[Conversation] Annick Rimlinger, directrice du développement de la sûreté

Ayant effectué toute sa carrière dans le secteur de la sûreté, Annick Rimlinger a débuté dans la fonction publique territoriale à Evry pendant sept ans. Elle y dirigeait un service composé de la police municipale, d’un service d’aide aux victimes, d’un point d’accès au droit, et d’un service de médiation. Elle intègre ensuite le CNFPT (Centre National de la Fonction Publique Territoriale), en qualité de Responsable de la formation des fonctionnaires territoriaux travaillant dans la sécurité.
Elle rejoint ensuite le Ministère de l’Intérieur, d’abord comme directrice de cabinet du préfet directeur du CNAPS (Conseil National des Activités Privées de Sécurité), le régulateur de la sécurité privé en France. Elle est ensuite secrétaire générale du cabinet du Ministre de l’Intérieur chargée de la lutte contre la cybermenace.
^^^^^^^^
◆ **Consignes de travail**:
[1] Répondez aux questions suivantes à l’aide du texte sur Annick Rimlinger :
(a) Dans quelle ville a-t-elle débuté dans la fonction publique territoriale, et pendant combien d’années ?
(b) Quel poste occupait-elle au CNFPT ?
(c) Quelle fonction a-t-elle exercée en premier au Ministère de l’Intérieur ?
[2] Indiquez si chaque affirmation concorde avec le texte sur Annick Rimlinger, en répondant par oui ou par non et en citant les mots décisifs :
(a) Le service qu’elle dirigeait à Evry comprenait un service de médiation.
(b) Elle a commencé sa carrière au Ministère de l’Intérieur.
(c) Elle a été secrétaire générale du cabinet du Ministre de l’Intérieur.
[3] Reformulez sous forme de liste le paragraphe du texte sur Annick Rimlinger qui commence par « Ayant effectué toute sa carrière », en conservant ses faits principaux.

◆ **Entrées issues d’une source de données**:
^^^^^^^^
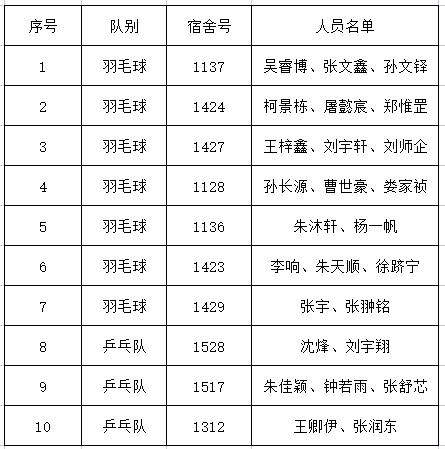 | 序号 | 队别 | 宿舍号 | 人员名单 |
|---|---|---|---|
| 1 | 羽毛球 | 1137 | 吴睿博、张文鑫、孙文铎 |
| 2 | 羽毛球 | 1424 | 柯景栋、屠懿宸、郑惟罡 |
| 3 | 羽毛球 | 1427 | 王梓鑫、刘宇轩、刘师企 |
| 4 | 羽毛球 | 1128 | 孙长源、曹世豪、娄家祯 |
| 5 | 羽毛球 | 1136 | 朱沐轩、杨一帆 |
| 6 | 羽毛球 | 1423 | 李响、朱天顺、徐跻宁 |
| 7 | 羽毛球 | 1429 | 张宇、张翀铭 |
| 8 | 乒乓队 | 1528 | 沈烽、刘宇翔 |
| 9 | 乒乓队 | 1517 | 朱佳颖、钟若雨、张舒芯 |
| 10 | 乒乓队 | 1312 | 王卿伊、张润东 |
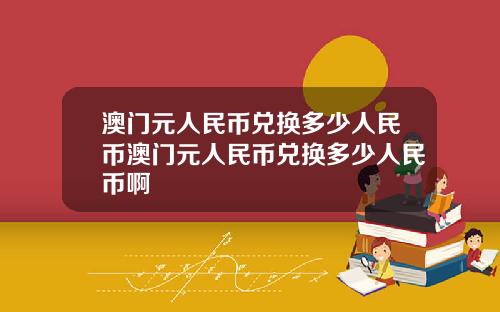 澳门元人民币兑换多少人民币澳门元人民币兑换多少人民币啊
^^^^^^^^
◆ **Corrigé des activités**:
[1]
(a) À Evry, pendant sept ans.
(b) Responsable de la formation des fonctionnaires territoriaux travaillant dans la sécurité.
(c) Directrice de cabinet du préfet directeur du CNAPS.

[2]
(a) Oui : « d’un service de médiation ».
(b) Non : « a débuté dans la fonction publique territoriale à Evry pendant sept ans ».
(c) Oui : « secrétaire générale du cabinet du Ministre de l’Intérieur ».

[3]
- Toute sa carrière s’est déroulée dans le secteur de la sûreté.
- Elle a débuté dans la fonction publique territoriale à Evry, pendant sept ans.
- Elle y dirigeait un service réunissant la police municipale, un service d’aide aux victimes, un point d’accès au droit et un service de médiation.
- Elle a ensuite rejoint le CNFPT comme responsable de la formation des fonctionnaires territoriaux travaillant dans la sécurité.